2020 has been a year like none other in my life for there was no CFL football.
The cancelation of the season meant for the first time in 43 years I did not cover the Roughriders. This column, written on what would have been Grey Cup Sunday, is my first and possibly last column of the year on football. But for the virus I would be sitting this evening in a hotel room in Regina writing my final story of Grey Cup week. Instead, I sit at my desk at home in Melfort reflecting on past Grey Cups in Regina and a special Zoom gathering.
In 1995, with the CFL struggling more than usual, Saskatchewan hosted its first Grey Cup. It took place during the brief era in which the CFL had teams scattered across the United States.

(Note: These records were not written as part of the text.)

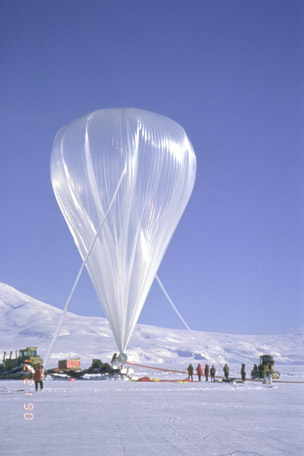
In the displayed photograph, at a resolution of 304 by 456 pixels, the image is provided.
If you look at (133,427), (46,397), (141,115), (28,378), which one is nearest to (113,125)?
(141,115)

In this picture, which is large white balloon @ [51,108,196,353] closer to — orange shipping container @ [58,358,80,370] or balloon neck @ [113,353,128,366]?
balloon neck @ [113,353,128,366]

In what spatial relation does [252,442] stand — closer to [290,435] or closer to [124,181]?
[290,435]

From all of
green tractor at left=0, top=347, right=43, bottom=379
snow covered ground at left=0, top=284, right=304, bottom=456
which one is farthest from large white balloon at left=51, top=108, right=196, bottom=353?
green tractor at left=0, top=347, right=43, bottom=379

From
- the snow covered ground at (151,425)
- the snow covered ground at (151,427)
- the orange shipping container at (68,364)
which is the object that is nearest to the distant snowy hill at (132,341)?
the orange shipping container at (68,364)

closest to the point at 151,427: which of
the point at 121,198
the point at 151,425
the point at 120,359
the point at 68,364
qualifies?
the point at 151,425

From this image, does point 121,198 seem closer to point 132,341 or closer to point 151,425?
point 151,425

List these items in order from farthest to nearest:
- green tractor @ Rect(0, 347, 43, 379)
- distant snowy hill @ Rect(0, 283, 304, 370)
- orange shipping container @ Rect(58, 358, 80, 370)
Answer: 1. distant snowy hill @ Rect(0, 283, 304, 370)
2. orange shipping container @ Rect(58, 358, 80, 370)
3. green tractor @ Rect(0, 347, 43, 379)

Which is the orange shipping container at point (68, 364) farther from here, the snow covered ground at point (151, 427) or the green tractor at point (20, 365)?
the snow covered ground at point (151, 427)
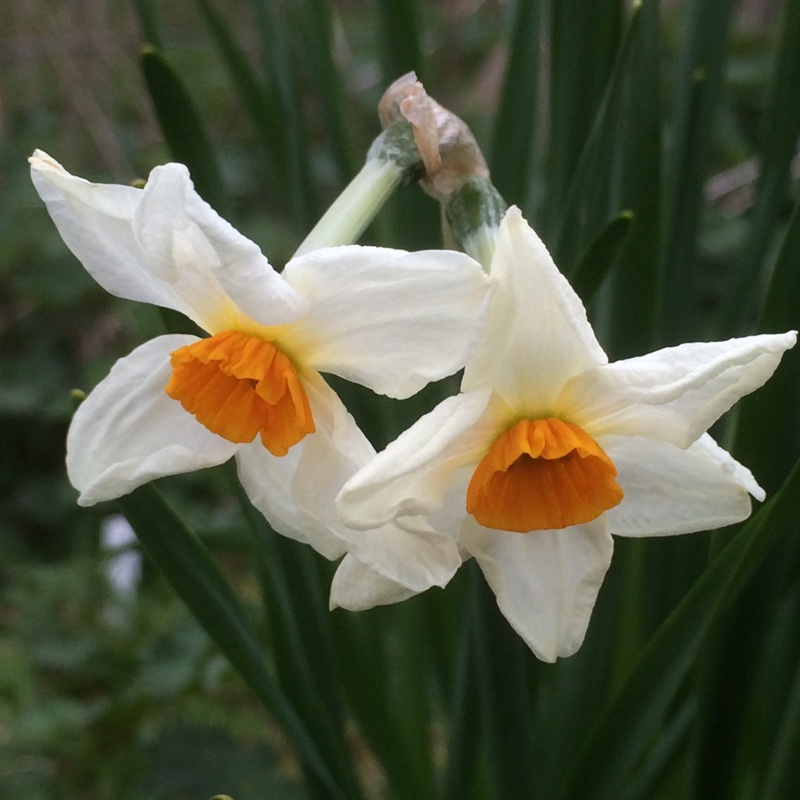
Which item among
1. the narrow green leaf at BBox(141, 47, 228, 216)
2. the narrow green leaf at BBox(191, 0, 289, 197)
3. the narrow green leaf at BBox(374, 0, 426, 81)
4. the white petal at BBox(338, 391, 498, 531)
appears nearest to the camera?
the white petal at BBox(338, 391, 498, 531)

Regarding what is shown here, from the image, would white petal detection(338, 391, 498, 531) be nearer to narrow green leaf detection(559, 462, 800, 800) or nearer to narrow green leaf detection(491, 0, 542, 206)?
narrow green leaf detection(559, 462, 800, 800)

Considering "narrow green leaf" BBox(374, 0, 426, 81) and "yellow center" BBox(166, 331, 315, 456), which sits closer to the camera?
"yellow center" BBox(166, 331, 315, 456)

What I enjoyed most were the parties that week in downtown Regina. It was a time before team parties became corporate events. In 1995 fans gathered in hotel ballrooms to just have fun and share some beverages. Riderville was on Scarth Street in a tent that provided just enough cover from Saskatchewan winter breezes.
The wind, as happened so often at Taylor Field, was central to the game. At 85 km/hr it was blasting down the field so strongly it was uncertain until shortly before game time that it was safe for fans to sit in the temporary stands at the south end of the stadium.
Personally, the game had its own challenges as our son, Jonathan, who had been dealing with a virus got sick. At halftime I helped get him to friends who took him home for the rest of the game.
On the field the Baltimore Stallions outplayed Doug Flutie and the Stampeders to become the only American team to win the Grey Cup.
A pivotal play came in the second quarter when the Stallions blocked a punt and scored a touchdown. I could see it coming. Stallion Head Coach Don Matthews always worked hard on kick blocks. With the Stampeders backed up it was the perfect time to go after the punt.
In 2003 the Alouettes and Eskimos were in Regina for the game.
A highlight of the week was talking to Pinball Clemons. He has and always will be a smiling optimist who loves the CFL. He told me of his dream to have a 22,500 seat stadium at the CNE grounds in Toronto. He thought a smaller stadium would make getting a ticket important. The Argos are now in a stadium at the CNE but the crowds are still not there.
In my game story I started: “My most exciting moments of the Grey Cup came before kickoff. I was sitting in the auxiliary pressbox in the north end zone. When the Snowbirds Tudor jet formation came blasting through Taylor Field, they were so low I felt they were coming straight into the pressbox. As the players lined up for the kickoff the pair of F-18 fighter jets thundering overhead left the stadium shaking.”
It was a good, though not great game, with the Eskimos winning the Championship.
Tom Higgins, the reluctant Eskimo head coach who went from team executive to head coach when the team was not doing well under Don Matthews, told me he only drinks at Championships. Before sipping champagne that evening from the Cup he said his last drink had been when he drank from the Cup in 1992 after the Stampeders won the game.
Grey Cup Sunday in 2013 was a magical day for me.
In the morning, at the Football Reporters of Canada Annual Breakfast, I was inducted into the Football Reporters Wing of the CFL Hall of Fame. I was the first reporter from a community newspaper to be inducted. You can look up my induction citation by either coming to my office to see my plaque or go to the Hall website.
Sharon and my son, Jonathan, were with me. My younger son, Michael, listened from Denmark where he was on a law school exchange. In my remarks I spoke about the importance of words in my life and the joy covering the Riders has brought to me.
That evening I saw the Riders win the Grey Cup at home. It was an event I had never expected. The first 10 years I covered the team they did not make the playoffs. It took 36 years for me to see the Riders win the championship in Saskatchewan.
During the second half of the game I made my way from the pressbox to sit with Jonathan in the stands to share the experience. He had been coming to Rider games for 30 years. He attended his first game when he was three weeks old.
I was standing on the field when the Cup was presented and a deafening roar of joy and relief enveloped Taylor Field.
Last Friday night members of the Football Reporters of Canada gathered by Zoom to commiserate over the lost season and celebrate memories of CFL football and look forward to 2021.
There was the easy camaraderie of a group of good colleagues. Stories were told of past Grey Cups. I indicated I had been to about 20. Darrell Davis, former columnist with the Leader Post and broadcaster with CJME, with 32 had been to the most Grey Cups.
I learned that TSN ratings for the CFL suffer if the Blue Jays are having a good season. How well the Raptors fare does not appear to affect ratings as much as the Blue Jays.
Overall the group was optimistic there would be a good season in 2021. The Riders are to open the season in Edmonton on June 12.
There was an emptiness in my life every weekend for the past 5 months with no CFL football. With the passing of the 2020 Grey Cup Week, I am now looking ahead to 2021.